Segment Open
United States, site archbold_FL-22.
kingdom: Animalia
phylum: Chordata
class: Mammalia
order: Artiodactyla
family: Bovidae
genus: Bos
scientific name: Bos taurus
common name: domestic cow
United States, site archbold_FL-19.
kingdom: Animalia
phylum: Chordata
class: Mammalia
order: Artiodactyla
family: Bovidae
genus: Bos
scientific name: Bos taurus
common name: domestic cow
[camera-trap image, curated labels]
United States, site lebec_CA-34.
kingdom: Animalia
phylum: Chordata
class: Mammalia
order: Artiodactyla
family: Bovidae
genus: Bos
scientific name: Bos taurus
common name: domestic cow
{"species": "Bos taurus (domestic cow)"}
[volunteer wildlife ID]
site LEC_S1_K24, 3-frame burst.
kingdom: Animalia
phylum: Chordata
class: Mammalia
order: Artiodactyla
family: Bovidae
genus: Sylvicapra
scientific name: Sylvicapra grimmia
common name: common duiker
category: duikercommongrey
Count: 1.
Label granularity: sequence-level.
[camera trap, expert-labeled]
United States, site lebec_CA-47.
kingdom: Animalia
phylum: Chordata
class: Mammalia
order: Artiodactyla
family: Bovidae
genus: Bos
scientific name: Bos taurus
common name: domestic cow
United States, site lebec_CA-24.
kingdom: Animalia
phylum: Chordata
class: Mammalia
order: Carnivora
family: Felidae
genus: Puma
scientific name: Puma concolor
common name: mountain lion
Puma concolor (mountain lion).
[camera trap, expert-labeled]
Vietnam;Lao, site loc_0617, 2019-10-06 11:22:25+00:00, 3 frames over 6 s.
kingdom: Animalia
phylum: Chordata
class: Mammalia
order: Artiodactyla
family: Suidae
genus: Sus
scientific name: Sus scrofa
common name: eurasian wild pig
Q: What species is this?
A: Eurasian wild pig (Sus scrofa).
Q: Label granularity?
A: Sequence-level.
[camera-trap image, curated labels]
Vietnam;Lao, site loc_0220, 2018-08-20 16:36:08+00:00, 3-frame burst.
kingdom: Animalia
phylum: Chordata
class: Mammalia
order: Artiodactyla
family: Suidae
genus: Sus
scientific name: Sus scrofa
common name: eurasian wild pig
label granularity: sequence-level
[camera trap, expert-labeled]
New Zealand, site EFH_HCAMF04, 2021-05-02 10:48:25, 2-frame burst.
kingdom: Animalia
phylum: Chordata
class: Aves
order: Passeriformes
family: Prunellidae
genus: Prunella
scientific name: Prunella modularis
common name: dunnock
Segment Closed
# Exercise prompt:
Your task is to quote all of the data word for word.

# Reply to the exercise:
United States, site archbold_FL-22.
kingdom: Animalia
phylum: Chordata
class: Mammalia
order: Artiodactyla
family: Bovidae
genus: Bos
scientific name: Bos taurus
common name: domestic cow
United States, site archbold_FL-19.
kingdom: Animalia
phylum: Chordata
class: Mammalia
order: Artiodactyla
family: Bovidae
genus: Bos
scientific name: Bos taurus
common name: domestic cow
[camera-trap image, curated labels]
United States, site lebec_CA-34.
kingdom: Animalia
phylum: Chordata
class: Mammalia
order: Artiodactyla
family: Bovidae
genus: Bos
scientific name: Bos taurus
common name: domestic cow
{"species": "Bos taurus (domestic cow)"}
[volunteer wildlife ID]
site LEC_S1_K24, 3-frame burst.
kingdom: Animalia
phylum: Chordata
class: Mammalia
order: Artiodactyla
family: Bovidae
genus: Sylvicapra
scientific name: Sylvicapra grimmia
common name: common duiker
category: duikercommongrey
Count: 1.
Label granularity: sequence-level.
[camera trap, expert-labeled]
United States, site lebec_CA-47.
kingdom: Animalia
phylum: Chordata
class: Mammalia
order: Artiodactyla
family: Bovidae
genus: Bos
scientific name: Bos taurus
common name: domestic cow
United States, site lebec_CA-24.
kingdom: Animalia
phylum: Chordata
class: Mammalia
order: Carnivora
family: Felidae
genus: Puma
scientific name: Puma concolor
common name: mountain lion
Puma concolor (mountain lion).
[camera trap, expert-labeled]
Vietnam;Lao, site loc_0617, 2019-10-06 11:22:25+00:00, 3 frames over 6 s.
kingdom: Animalia
phylum: Chordata
class: Mammalia
order: Artiodactyla
family: Suidae
genus: Sus
scientific name: Sus scrofa
common name: eurasian wild pig
Q: What species is this?
A: Eurasian wild pig (Sus scrofa).
Q: Label granularity?
A: Sequence-level.
[camera-trap image, curated labels]
Vietnam;Lao, site loc_0220, 2018-08-20 16:36:08+00:00, 3-frame burst.
kingdom: Animalia
phylum: Chordata
class: Mammalia
order: Artiodactyla
family: Suidae
genus: Sus
scientific name: Sus scrofa
common name: eurasian wild pig
label granularity: sequence-level
[camera trap, expert-labeled]
New Zealand, site EFH_HCAMF04, 2021-05-02 10:48:25, 2-frame burst.
kingdom: Animalia
phylum: Chordata
class: Aves
order: Passeriformes
family: Prunellidae
genus: Prunella
scientific name: Prunella modularis
common name: dunnock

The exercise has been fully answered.